Kemudian, Siti Aisyah menunggu di tempat tersebut sampai tertidur, secara tidak sengaja Safwan dalam rombongan tersebut juga tertinggal hingga akhirnya dia mengawal Siti Aisyah untuk melanjutkan perjalanan sampai Madinah. Berita ini sempat membuat rumah tangga Rasulullah terganggu, setelah peristiwa ini kemudian turun surat an-Nur ayat 11-12 yang  menjelaskan bahwa berita bohong itu datang dari golonganmu (munafik), dan setiap mereka yang paling berperan menyebarkan berita tersebut akan mendapatkan azab yang besar.

Dari keempat term tersebut al-Quran memberikan solusi tentang bagaimana sebaiknya dalam merespon informasi. Mulai dari keterbukaan dalam menerima informasi agar kita bisa terbuka pikiranya, sehingga mampu untuk menguji validitas informasi tersebut.

Selanjutnya, menyeleksi informasi untuk mengidentifikasi apakah informasi itu benar-benar kita butuhkan atau tidak. Kemudian proses verikifikasi, al-Quran menyerukan untuk bertabayyun (mencari data dan fakta), untuk membuktikan apakah berita tersebut benar atau bohong. barulah ketika sudah melalui beberapa tahapan diatas kita dapat memutuskan akan menyebarkan informasi atau tidak.

Buku ini sangat cocok bagi kita para pengguna aktif media sosial dan siapapun konsumen informasi, agar lebih cermat dalam memilih informasi sesuai yang dibutuhkan sehingga bisa mendatangkan manfaat. Sehingga kita tidak menyebarkan informasi palsu yang tidak menyehatkan untuk dikonsumsi.

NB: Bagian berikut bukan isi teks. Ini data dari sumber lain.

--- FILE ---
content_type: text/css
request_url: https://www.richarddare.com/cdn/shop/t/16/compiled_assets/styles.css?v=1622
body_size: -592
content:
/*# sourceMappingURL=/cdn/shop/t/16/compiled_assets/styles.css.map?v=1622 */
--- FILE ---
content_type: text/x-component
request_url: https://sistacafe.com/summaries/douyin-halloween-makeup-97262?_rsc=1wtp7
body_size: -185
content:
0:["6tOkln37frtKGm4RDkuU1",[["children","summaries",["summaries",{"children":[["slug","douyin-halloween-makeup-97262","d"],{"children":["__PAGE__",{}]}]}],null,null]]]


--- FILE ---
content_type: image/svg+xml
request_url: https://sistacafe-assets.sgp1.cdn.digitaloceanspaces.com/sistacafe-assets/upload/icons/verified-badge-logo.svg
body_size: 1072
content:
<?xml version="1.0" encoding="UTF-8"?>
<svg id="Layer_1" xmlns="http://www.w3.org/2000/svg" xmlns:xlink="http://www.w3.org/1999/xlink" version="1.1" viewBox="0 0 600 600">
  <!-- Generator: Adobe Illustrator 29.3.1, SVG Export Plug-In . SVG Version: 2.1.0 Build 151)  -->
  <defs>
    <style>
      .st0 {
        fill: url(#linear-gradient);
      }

Bahasa yang digunakan dalam buku ini juga mudah untuk dipahami, saat sedang bersantai buku ini cocok dibaca sebagai modal melindungi pikiran kita dari informasi yang tidak benar dan kurang bermanfaat. Soal kekurangannya mungkin di bab awal dan bab-bab akhir masih banyak terdapat kata-kata yang salah ketik, hal ini diperlukan fokus tersendiri bagi para pembaca untuk bisa mencocokkan bahasa yang benar dari penulisan kata yang salah ketik tersebut.